Tasks to complete
[A] In the viv-building thread, shorten the paragraph beginning "The whole fiasco was because" into a brief list that keeps its main facts.
[B] Summarize the viv-building thread in two sentences.
[C] Write the next post in the viv-building thread.

Selected text

THATS MY WARDROBE !!!!!! im in talks with the wife now , but shes not keen on me piling my clobber on the floor :lol2:


----------



## Lizard_Boy (Mar 1, 2007)

looks great, im looking into building one but not got the room for anything as big as yours


----------



## Becky Wheeler (Jun 15, 2006)

Hiya guys,

Bad news, I can't order the glass today cos the runners aint finished plus we've noticed the lip on one shelf is not even and need to be cut again. So no glass this weekend :bash: 

Which means the vivs i have advertised for sale will be withdrawn until things are sorted.

so things on this end have turned to shit.

As for the vents, i got them from viv builder mate.


----------



## Becky Wheeler (Jun 15, 2006)

well guys the problem has been sorted and the runners are now in place, just need to cut holes for the vents, buy the glass and hey presto! I can start transfer everything!.

The whole fiasco was because one end of the viv (one viv) was smaller than the other, this was because one of the lips was not cut straight and was out by 5mm! meaning if i would have got the glass on saturday, we would have found the glass falling out on one side. and the runners would have also been wasted if stuck down etc etc.

Source data
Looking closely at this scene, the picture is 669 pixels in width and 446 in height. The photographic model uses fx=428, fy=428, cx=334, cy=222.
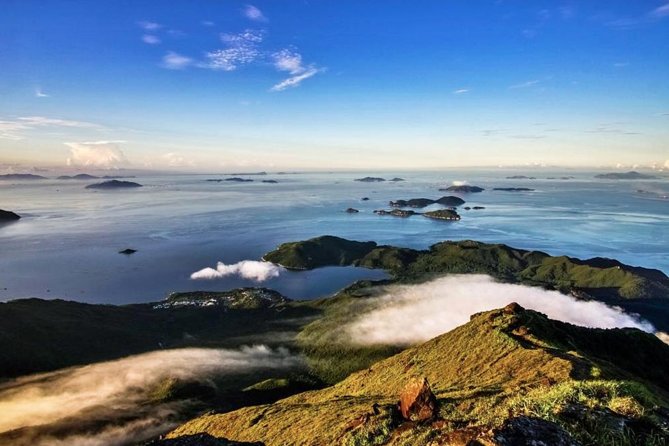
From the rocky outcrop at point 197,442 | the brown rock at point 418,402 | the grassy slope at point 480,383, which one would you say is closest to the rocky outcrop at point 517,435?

Responses
[A]
- One end of one viv was smaller than the other.
- This happened because one of the lips was not cut straight and was out by 5mm.
- Had the glass been fitted on Saturday, it would have fallen out on one side.
- The runners would also have been wasted if they had been stuck down.

[B] Glass for the viv could not be ordered at first because the runners were unfinished and one shelf lip, cut 5mm out of straight, had to be recut, so vivs advertised for sale were withdrawn for the time being. That problem has since been sorted and the runners fitted, leaving only the vent holes to cut and the glass to buy, while another poster says they want to build one but lack the room.

[C]
Anyway Here's the result so far. And let me just say to DOUBLE check your measurements before ordering the glass! it could have ended up bad for me if my husband did'nt double check.

As for measurments for the glass I will get my husband on here later to explain. Cos it's all greek to me.


----------



## Svee (Mar 9, 2007)

oooh, that looks good that does :mf_dribble:


----------



## Becky Wheeler (Jun 15, 2006)

hehe yeah well at least it's the right way up this time and not upside down or back to front! PMSL!

If anyones wondering! Svee is my husband! And he's the one who should take all the credit for the vivarium. He's done a wonderful job and i'm very proud of him. Plus the castor wheels are on the bottom and not the top!. lol.


----------



## Becky Wheeler (Jun 15, 2006)

*Update!*

Hi guys,

Well today has gone well, My husband has silicone off some off the vivs, Still need to finish this off.

6 out of 8 vents have been done!

And the most trickest part, The Glass! I went this morning and got 8 large sheets of 4mm and it cost me £80. Plus he gave me a large tub of silicone free of charge.

So the only thing left to do is:

2 holes to drill out for vents
silicone the rest of the viv
add sand tomorrow
transfer equipment from vivs one by one.
And finally tranfer the Beardies & babies.


----------



## leila (Jul 26, 2006)

looks ace!: victory:


----------



## filfy (Jan 9, 2007)

thats wicked, i wish i had an idea about how to build one.... but i spose thats what dads are for!!


----------



## Breadrun (Mar 1, 2007)

*excellent*

Thats excellent, im gonna try and do one but can i ask a question, how do you know it will be strong enough t withstand all the weight! thats what i would be scared of, coming back from the shops to find it all a mess!!! lol

so whats do u use as in screws or whatever? what size cheers


----------



## Becky Wheeler (Jun 15, 2006)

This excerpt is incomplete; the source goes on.